Hera Marylia Damayanti • Senin, 18 Desember 2023 | 13:30 WIB
KREATIF: Agus Tantina menunjukkan hasil buatan baju yang disewakan pada pelanggan di rumahnya, Desa Lawangan Daya, Kecamatan Pademawu, Pamekasan, Sabtu (16/12). (UBAIDILLAHIR RA’IE/JPRM)
KREATIF: Agus Tantina menunjukkan hasil buatan baju yang disewakan pada pelanggan di rumahnya, Desa Lawangan Daya, Kecamatan Pademawu, Pamekasan, Sabtu (16/12). (UBAIDILLAHIR RA’IE/JPRM)

PAMEKASAN, RadarMadura.id – Banyak cara yang dilakukan seseorang untuk menjemput rezeki. Salah satunya lewat hobi mendesain atau membuat baju. Seperti yang dilakukan Agus Tantina, pengusaha rental baju di Kota Gerbang Salam. Dalam sebulan, dia bisa meraup penghasilan belasan juta.

Saat dijumpai Jawa Pos Radar Madura (JPRM), perempuan yang akrab disapa Titin itu sedang merapikan baju yang baru saja disewa salah satu pelanggan. Baju tersebut buatannya sendiri. ”Sewa baju di sini bisa request mau nyewa baju apa saja.
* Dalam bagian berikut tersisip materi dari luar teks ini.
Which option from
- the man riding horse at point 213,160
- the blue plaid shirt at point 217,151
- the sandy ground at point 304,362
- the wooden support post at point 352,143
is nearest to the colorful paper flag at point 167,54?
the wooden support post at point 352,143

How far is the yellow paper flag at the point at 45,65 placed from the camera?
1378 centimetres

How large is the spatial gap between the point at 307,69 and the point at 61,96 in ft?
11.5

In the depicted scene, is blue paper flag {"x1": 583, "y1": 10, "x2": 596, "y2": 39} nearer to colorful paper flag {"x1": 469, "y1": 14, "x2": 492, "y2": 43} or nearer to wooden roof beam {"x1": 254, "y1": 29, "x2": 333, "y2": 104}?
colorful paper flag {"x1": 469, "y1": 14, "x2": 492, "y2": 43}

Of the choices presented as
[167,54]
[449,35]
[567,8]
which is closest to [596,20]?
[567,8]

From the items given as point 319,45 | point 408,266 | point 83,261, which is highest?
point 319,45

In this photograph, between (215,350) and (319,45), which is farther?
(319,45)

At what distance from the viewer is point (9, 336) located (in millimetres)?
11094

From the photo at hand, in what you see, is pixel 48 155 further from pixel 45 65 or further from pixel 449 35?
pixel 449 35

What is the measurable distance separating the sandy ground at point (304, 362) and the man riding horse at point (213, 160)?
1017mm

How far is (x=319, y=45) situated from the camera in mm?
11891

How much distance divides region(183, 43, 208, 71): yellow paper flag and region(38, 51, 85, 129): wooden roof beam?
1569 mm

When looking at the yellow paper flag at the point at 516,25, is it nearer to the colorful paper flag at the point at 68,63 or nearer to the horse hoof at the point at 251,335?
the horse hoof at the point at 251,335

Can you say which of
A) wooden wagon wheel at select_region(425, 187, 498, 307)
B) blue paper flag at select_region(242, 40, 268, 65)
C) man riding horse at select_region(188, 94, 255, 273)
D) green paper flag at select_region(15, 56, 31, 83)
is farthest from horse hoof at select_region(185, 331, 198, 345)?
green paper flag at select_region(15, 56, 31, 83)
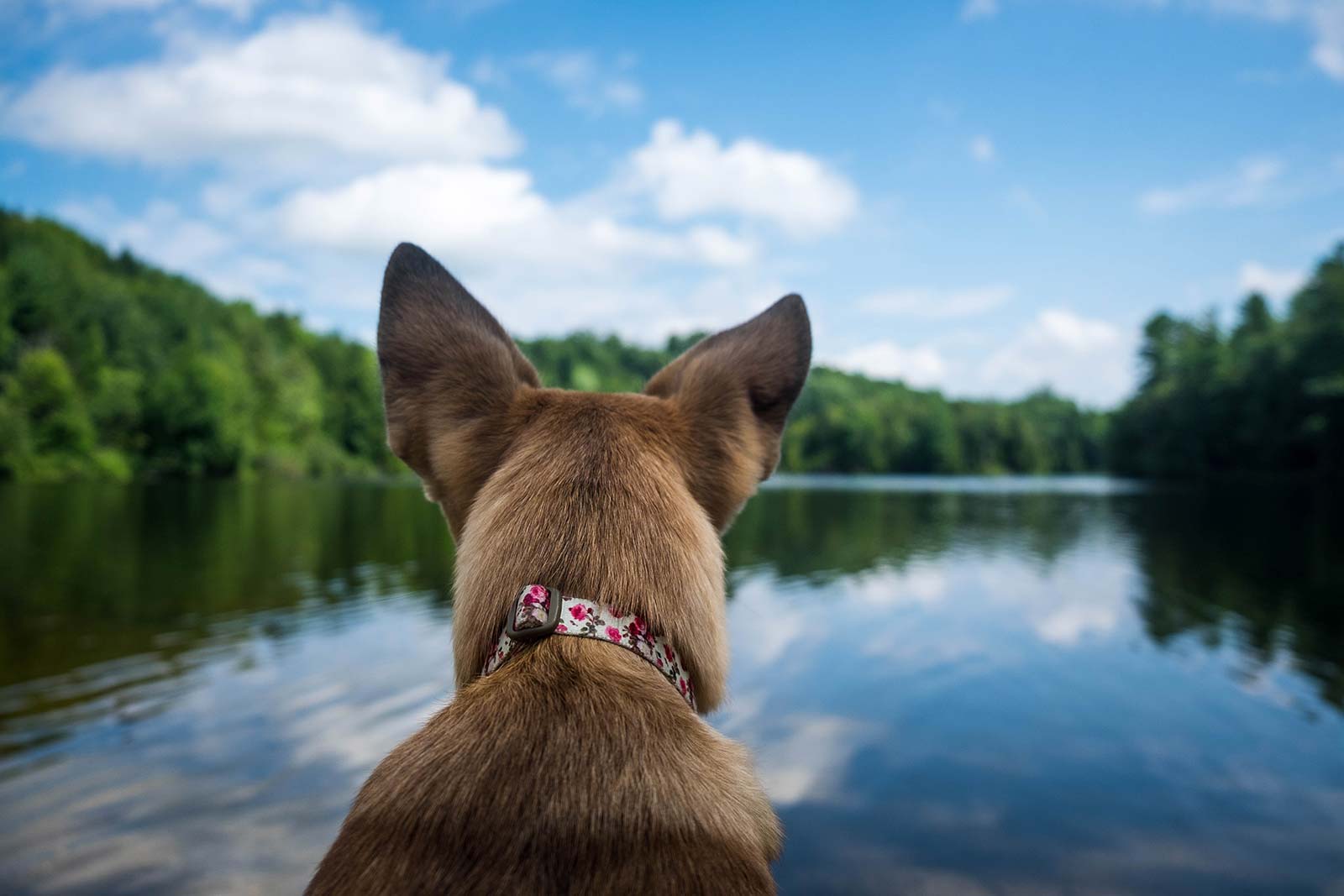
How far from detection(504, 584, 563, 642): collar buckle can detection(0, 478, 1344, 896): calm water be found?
0.89m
Jika ada yang request, langsung saya buatkan,” katanya.

Warga Desa Lawangan Daya, Kecamatan Pademawu, itu menyatakan, usaha tersebut dilakoninya sejak 2015. Sebelumnya, dia menekuni usaha MUA dan sewa baju penggantin. ”Karena banyak yang nyewa, saya merambah ke model baju lainnya sampai sekarang,” ujarnya.

Titin memaparkan, baju yang biasa disewa customer adalah baju pengantin, baju adat, baju karnaval, baju penerima tamu, dan jenis baju lainnya. ”Jika baju yang diinginkan tidak ada, maka saya buatkan setelah ada kesepakatan harga. Saya ikuti sesuai selera pemesan,” paparnya.

Istri Moh. Fauzi itu menerangkan, penyewa bajunya berasal dari tiga kabupaten di Madura. Yakni Sampang, Pamekasan, dan Sumenep. Harga sewa baju bervariasi dan ramah di kantong. ”Paling murah, jenis baju penerima tamu. Paling mahal, jenis baju karnaval karena dipenuhi aksesori,” terangnya.

Perempuan berhijab itu memaparkan, sewa baju akan ramai pada momen-momen tertentu. Seperti momen Hari Raya Idul Fitri, hari jadi kabupaten, dan Hari Kemerdekaan Republik Indonesia (RI). ”Kalau ramai, omzetnya bisa Rp 10 juta sampai Rp 15 juta sebulan,” paparnya. (bai/yan)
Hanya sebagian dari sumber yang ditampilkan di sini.